I hope you will be in Paris about the middle of October, at which time I shall have two or three weeks’ leisure. I should not care to spend them in France, and for a long time I have intended to see the Rubens pictures at Antwerp, and the Art Gallery at Amsterdam. If I were sure of seeing you, however, I should renounce Rubens and Van Dyck with the greatest cheerfulness. You see that the sacrifice costs me nothing. I do not know Amsterdam. However, it is for you to decide. Here your vanity will lead you to say: “A great sacrifice, indeed, not to prefer me to those fat Flemish women, with their white caps and baskets of fish, and in a picture gallery besides!” Yes, it is a sacrifice, and a great one too. I give up the certainty, that is, the very great pleasure, of seeing the paintings of a master, to the very uncertain chance that you will compensate me. Observe, that leaving out of consideration the impossible supposition that you might not please me, if I were to prove a disappointment to you, I should have good reason to regret my works of art and my fat Flemish women.

You seem to be devoutly superstitious even. I am reminded at this moment of a pretty little Grenada girl, who, on mounting her mule to go through a mountain pass at Ronda (a spot notorious for robbers), piously kissed her thumb, and struck her breast five or six times, absolutely certain after that that the robbers would not show themselves, provided the Inglés (meaning myself, for every traveller must be an Englishman) would not swear too much by the Holy Virgin and the Saints. This shocking manner of speaking becomes necessary on bad roads in order to persuade the horses to go.

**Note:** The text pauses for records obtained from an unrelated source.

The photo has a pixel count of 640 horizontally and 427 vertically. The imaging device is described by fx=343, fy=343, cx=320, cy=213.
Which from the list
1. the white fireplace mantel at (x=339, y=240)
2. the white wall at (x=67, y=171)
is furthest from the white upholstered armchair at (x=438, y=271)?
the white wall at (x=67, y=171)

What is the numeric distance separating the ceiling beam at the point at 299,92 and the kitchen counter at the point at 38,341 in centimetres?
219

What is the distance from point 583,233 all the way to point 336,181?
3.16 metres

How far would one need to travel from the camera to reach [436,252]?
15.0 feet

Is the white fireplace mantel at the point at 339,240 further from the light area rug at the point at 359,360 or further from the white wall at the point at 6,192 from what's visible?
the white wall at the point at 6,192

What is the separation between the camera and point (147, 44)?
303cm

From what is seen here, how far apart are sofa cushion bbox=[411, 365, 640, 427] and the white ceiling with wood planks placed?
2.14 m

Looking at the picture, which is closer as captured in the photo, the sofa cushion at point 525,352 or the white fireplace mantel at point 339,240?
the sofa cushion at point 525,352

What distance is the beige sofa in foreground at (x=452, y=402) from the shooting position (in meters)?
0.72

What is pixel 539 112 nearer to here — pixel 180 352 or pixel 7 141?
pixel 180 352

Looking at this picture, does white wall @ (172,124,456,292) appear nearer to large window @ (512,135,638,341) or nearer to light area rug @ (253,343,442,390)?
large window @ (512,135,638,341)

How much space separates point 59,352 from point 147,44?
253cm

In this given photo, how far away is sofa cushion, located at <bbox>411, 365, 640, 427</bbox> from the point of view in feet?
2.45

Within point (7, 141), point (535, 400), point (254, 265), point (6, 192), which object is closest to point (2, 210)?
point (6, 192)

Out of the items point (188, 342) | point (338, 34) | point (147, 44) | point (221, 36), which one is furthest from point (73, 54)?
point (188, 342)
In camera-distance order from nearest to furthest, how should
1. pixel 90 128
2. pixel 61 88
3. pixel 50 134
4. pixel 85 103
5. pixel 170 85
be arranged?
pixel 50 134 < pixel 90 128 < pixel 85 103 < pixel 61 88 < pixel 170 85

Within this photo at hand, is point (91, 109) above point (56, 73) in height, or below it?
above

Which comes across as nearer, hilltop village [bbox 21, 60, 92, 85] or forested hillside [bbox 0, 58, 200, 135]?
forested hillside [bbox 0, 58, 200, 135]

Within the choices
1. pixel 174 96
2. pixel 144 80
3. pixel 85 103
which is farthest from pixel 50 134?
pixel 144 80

Read “Tristram Shandy.” I should enjoy immensely your opinion of the story of that person. You are unjust and jealous—two admirable qualities in a woman, two faults in a man. I have them both. You ask me about the affair which preoccupies me. To tell you that, it would be necessary to describe my life and my character, of which no one has the least idea, because I have never yet found any one who inspired me with sufficient confidence to tell it. After we have met often we may perhaps become good friends, and you will understand me. To have a friend to whom I could express all my thoughts, past and present, would be to me the greatest blessing. I am becoming sad, and I must not end this letter in such a mood. I am consumed with the desire to have an answer from you. Be kind, and do not make me wait long.

Good-bye. Do not let us quarrel again, and let us be friends. With respect I kiss the hand which you extend to me in sign of peace.